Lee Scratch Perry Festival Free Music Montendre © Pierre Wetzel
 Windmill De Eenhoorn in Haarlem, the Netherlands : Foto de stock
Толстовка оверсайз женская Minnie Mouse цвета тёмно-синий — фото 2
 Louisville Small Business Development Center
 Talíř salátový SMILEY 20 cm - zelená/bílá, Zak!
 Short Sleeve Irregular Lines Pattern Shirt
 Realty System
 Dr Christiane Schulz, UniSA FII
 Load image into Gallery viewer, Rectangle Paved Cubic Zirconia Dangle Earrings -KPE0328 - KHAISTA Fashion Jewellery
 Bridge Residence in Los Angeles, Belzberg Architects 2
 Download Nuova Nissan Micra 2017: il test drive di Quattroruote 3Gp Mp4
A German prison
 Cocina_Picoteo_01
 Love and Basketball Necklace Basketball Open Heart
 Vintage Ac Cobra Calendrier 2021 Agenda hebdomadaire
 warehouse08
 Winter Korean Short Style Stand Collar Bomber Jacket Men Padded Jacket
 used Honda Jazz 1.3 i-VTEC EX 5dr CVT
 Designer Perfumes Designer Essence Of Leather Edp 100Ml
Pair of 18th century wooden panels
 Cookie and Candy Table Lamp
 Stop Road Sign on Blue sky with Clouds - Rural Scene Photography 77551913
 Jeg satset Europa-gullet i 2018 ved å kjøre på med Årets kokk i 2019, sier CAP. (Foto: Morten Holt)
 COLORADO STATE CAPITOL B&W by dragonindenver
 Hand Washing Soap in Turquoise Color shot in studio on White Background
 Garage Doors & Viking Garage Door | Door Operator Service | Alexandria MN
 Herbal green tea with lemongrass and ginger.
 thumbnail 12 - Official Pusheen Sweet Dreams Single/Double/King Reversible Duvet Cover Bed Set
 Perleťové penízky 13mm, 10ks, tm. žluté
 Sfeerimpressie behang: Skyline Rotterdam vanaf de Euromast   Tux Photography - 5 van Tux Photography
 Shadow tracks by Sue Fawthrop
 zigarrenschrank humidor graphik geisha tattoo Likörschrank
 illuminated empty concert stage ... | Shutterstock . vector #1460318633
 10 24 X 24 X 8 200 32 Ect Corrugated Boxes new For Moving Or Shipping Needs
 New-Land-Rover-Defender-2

Directions → Your reply is to repeat, unchanged, the lines above running from the one with "Winter Korean Short" up to and including the one with "Jeg satset Europa-gullet".

Result of this task →
 Winter Korean Short Style Stand Collar Bomber Jacket Men Padded Jacket
 used Honda Jazz 1.3 i-VTEC EX 5dr CVT
 Designer Perfumes Designer Essence Of Leather Edp 100Ml
Pair of 18th century wooden panels
 Cookie and Candy Table Lamp
 Stop Road Sign on Blue sky with Clouds - Rural Scene Photography 77551913
 Jeg satset Europa-gullet i 2018 ved å kjøre på med Årets kokk i 2019, sier CAP. (Foto: Morten Holt)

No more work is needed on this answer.